By Steven T. Jones
This morning’s U.S. Supreme Court landmark decision overturning a 103-year-old law limiting corporate spending on elections is a huge setback for the people’s ability to counter the power of Wall Street and multi-national corporations, a development exacerbated by signals that the Democratic Party is retreating from even its nominally left-of-center initiatives in the wake of Tuesday’s loss of its Massachusetts seat in the U.S. Senate.
If this morning’s front page San Francisco Chronicle story is to be believed, Democratic congressional leaders are essentially abandoning health care reform and climate change legislation, shifting instead to focus on “creating jobs and cutting the enormous federal deficit.”
And if Mayor Gavin Newsom’s recent initiatives here are any indication, job creation is synonymous with corporate tax breaks, while deficit reduction probably means the elimination of even more government jobs, further enabling private sector excesses. Yes, the political climate in this country is turning as bleak and stormy as the California weather this week.

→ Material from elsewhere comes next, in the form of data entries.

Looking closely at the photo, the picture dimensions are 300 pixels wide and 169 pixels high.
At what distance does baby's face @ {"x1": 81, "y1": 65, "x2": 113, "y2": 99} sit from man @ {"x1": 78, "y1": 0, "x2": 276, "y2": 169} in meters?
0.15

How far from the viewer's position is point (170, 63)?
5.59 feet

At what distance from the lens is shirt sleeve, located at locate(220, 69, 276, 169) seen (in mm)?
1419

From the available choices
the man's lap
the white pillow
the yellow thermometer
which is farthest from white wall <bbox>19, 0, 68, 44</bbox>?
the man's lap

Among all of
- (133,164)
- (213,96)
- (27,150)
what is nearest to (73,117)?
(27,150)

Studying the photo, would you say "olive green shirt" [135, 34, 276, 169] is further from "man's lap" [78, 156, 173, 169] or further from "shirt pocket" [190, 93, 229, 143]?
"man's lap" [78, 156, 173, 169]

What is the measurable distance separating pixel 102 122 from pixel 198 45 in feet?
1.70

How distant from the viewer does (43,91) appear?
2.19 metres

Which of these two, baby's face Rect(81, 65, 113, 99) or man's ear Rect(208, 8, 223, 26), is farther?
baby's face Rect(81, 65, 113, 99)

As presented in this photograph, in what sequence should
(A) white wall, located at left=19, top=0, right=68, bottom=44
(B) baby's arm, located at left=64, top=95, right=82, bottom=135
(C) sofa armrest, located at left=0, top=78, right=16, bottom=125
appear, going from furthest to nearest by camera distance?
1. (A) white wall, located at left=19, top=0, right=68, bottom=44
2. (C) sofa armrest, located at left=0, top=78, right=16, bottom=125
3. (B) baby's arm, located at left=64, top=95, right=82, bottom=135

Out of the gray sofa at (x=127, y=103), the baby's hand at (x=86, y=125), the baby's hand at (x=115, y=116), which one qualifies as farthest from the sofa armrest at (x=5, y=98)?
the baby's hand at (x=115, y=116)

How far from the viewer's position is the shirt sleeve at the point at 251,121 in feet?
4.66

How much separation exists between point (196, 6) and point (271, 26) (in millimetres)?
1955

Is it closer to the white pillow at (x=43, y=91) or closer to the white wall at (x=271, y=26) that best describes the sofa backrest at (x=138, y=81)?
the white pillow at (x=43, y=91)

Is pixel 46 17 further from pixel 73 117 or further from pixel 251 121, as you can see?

But at least downpours provide needed water. With progressive institutions from the anti-war movement to minor political parties at their weakest point in many years, it’s unclear who will unite and lead a public that is growing increasingly frustrated with this country’s political dysfunction and uneven economic recovery (that is, corporations are recovering but most people aren’t).
There are a few faint glimmers of hope. The Chron reports on an alliance between UC students and administrators to push for a reversal of deep cuts to education spending. And spending by labor unions was also unshackled by today’s court decision, which could be helpful if that movement wasn’t in such disarray right now and was willing and able to help lead a broad people’s movement.
But the question facing the country right now is this: who can effectively fight corporate America, and who is willing to do so?